--- Supplied data ---
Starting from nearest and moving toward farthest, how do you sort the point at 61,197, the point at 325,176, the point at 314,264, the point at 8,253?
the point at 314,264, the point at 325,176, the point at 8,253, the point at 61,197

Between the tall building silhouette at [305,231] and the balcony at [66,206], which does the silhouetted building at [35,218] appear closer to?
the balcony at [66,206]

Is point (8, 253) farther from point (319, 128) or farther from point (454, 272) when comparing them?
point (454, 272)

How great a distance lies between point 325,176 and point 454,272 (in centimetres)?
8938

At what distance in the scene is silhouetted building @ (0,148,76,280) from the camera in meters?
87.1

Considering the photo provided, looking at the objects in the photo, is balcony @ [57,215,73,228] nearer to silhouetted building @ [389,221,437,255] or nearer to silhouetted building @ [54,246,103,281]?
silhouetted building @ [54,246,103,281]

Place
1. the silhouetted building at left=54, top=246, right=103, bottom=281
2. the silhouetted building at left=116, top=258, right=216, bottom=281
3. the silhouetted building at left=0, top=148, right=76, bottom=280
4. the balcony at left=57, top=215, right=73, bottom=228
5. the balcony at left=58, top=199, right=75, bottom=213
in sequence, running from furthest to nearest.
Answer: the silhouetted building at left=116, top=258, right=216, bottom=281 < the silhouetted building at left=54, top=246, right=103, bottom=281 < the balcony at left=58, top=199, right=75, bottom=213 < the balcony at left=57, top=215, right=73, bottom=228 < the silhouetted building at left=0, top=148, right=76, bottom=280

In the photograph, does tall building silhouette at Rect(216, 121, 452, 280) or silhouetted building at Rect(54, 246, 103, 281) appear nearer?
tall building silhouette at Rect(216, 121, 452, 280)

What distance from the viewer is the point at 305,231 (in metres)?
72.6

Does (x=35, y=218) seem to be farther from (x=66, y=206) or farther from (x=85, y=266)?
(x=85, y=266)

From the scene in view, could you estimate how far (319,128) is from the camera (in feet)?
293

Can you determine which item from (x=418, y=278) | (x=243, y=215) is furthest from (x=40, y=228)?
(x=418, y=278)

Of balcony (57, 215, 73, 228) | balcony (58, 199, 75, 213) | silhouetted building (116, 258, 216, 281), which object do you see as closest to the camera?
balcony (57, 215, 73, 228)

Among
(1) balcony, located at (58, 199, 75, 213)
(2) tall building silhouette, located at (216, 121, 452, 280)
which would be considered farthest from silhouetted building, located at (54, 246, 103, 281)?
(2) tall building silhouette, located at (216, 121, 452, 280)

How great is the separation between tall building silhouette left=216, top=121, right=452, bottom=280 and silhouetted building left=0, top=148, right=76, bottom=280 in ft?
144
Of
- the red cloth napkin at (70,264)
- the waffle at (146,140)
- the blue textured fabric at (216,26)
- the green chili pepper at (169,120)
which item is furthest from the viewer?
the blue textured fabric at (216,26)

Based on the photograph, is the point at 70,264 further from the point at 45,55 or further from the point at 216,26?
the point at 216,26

--- Written exercise ---
Arrange the rows from the line with "Based on the" through the end of the rows as a two-column CSV headed text and answer. Put one line per row, wrap each field in quotation marks, and turn any line breaks into spaces.

--- Solution to the exercise ---
text,answer
"Based on the photograph, is the point at 70,264 further from the point at 45,55 or further from the point at 216,26?","the point at 216,26"